The work on the data protection bill started after the Supreme Court in August 27 ruled that 'Right to Privacy' is a fundamental right.
Digital Personal Data Protection (DPDP) got the approval of the Union Cabinet on Wednesday.
The bill that aims to make entities like internet companies, mobile apps, and business houses more accountable and answerable about collection, storage and processing of the data of citizens as part of “Right to Privacy”, will be tabled during the monsoon session of Parliament, reported PTI quoting a source.
The Cabinet has approved a draft of the DPDP bill. It will be tabled in Parliament in the upcoming session,” the source said.
The monsoon session of Parliament is scheduled to be held from July 20 to August 11.
The work on the data protection bill started after the Supreme Court in August 27 ruled that “Right to Privacy” is a fundamental right.
The government had in August withdrawn the personal data protection bill, which was first presented in late 2019, and issued a new version of the draft bill in November 2022.
The source did not share changes that have been made in the bill but said that most of the provisions that were present in the draft issued by the Ministry of Electronics and IT (Meity) in November 2022 are part of the approved draft.
“The draft was placed before Cabinet after extensive consultation. A total of around 21,660 suggestions were received on the draft and each one of them were considered. Consultations were held with 48 organisations outside the government and 38 within the government before finalising the draft,” the source said.
Once approved, several entities, both public and private, will need to seek consent from users to collect and process their data.
The draft bill had earned criticism around the government getting power to exempt entities from various clauses of the bill.
The draft issued by Meity exempted entities notified by the Centre from giving notice to citizens to explain details of purpose of data collection and purpose of processing it.
The source said that there will be an exemption for some government or government-notified entities in special cases like pandemic, law and order etc., the source said. When asked about provisions that the draft has to check misuse of data collected by the central and state agencies, the source said there is no blanket exemption to government entities and the bill when enacted as law will evolve gradually.

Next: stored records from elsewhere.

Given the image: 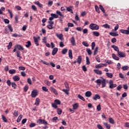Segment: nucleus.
Here are the masks:
<instances>
[{
    "instance_id": "f257e3e1",
    "label": "nucleus",
    "mask_w": 129,
    "mask_h": 129,
    "mask_svg": "<svg viewBox=\"0 0 129 129\" xmlns=\"http://www.w3.org/2000/svg\"><path fill=\"white\" fill-rule=\"evenodd\" d=\"M61 104V101L59 99H55L54 101V103H52L51 105L53 108L57 109L58 107L57 105H60Z\"/></svg>"
},
{
    "instance_id": "f03ea898",
    "label": "nucleus",
    "mask_w": 129,
    "mask_h": 129,
    "mask_svg": "<svg viewBox=\"0 0 129 129\" xmlns=\"http://www.w3.org/2000/svg\"><path fill=\"white\" fill-rule=\"evenodd\" d=\"M89 28L91 30H99V26L94 23H92L89 25Z\"/></svg>"
},
{
    "instance_id": "7ed1b4c3",
    "label": "nucleus",
    "mask_w": 129,
    "mask_h": 129,
    "mask_svg": "<svg viewBox=\"0 0 129 129\" xmlns=\"http://www.w3.org/2000/svg\"><path fill=\"white\" fill-rule=\"evenodd\" d=\"M109 87L110 89H113V88H115L116 86H117V85L116 84H113V81L112 80H110L109 82Z\"/></svg>"
},
{
    "instance_id": "20e7f679",
    "label": "nucleus",
    "mask_w": 129,
    "mask_h": 129,
    "mask_svg": "<svg viewBox=\"0 0 129 129\" xmlns=\"http://www.w3.org/2000/svg\"><path fill=\"white\" fill-rule=\"evenodd\" d=\"M37 123L39 124H48V122L45 119H39L37 120Z\"/></svg>"
},
{
    "instance_id": "39448f33",
    "label": "nucleus",
    "mask_w": 129,
    "mask_h": 129,
    "mask_svg": "<svg viewBox=\"0 0 129 129\" xmlns=\"http://www.w3.org/2000/svg\"><path fill=\"white\" fill-rule=\"evenodd\" d=\"M70 42L71 43L72 46H76V41L75 40V37L74 36H72L70 38Z\"/></svg>"
},
{
    "instance_id": "423d86ee",
    "label": "nucleus",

The source said that the Data Protection Board will resolve issues on a case to case basis.
Meity’s draft bill had proposed to omit Section 43 A of the IT Act, which relates to the provision for compensation to be paid to victims in case of data protection.
The source said that the Data Protection Board (DPB) will decide on the disputes as per the clause in the bill but victims will have the right to claim compensation by approaching civil courts.
The bill proposes to levy a penalty of up to Rs 250 crore on entities for every instance of violation of norms in the bill.
However, in case multiple people are impacted by the violation of norms then DPB will assess the impact and decide on the scale of the penalty, the source said.
“In case of disputes, the Data Protection Board will decide. Citizens will have the right to claim compensation by approaching civil court. There are a lot of things that will evolve gradually,” the source said.
According to the source, individuals will have the right to seek details about their data collection, storage and processing once the law is implemented.
The source said that the bill does not differentiate between sensitive and non-sensitive data but lays down broad principles that need to be followed for collection, storage and processing of data.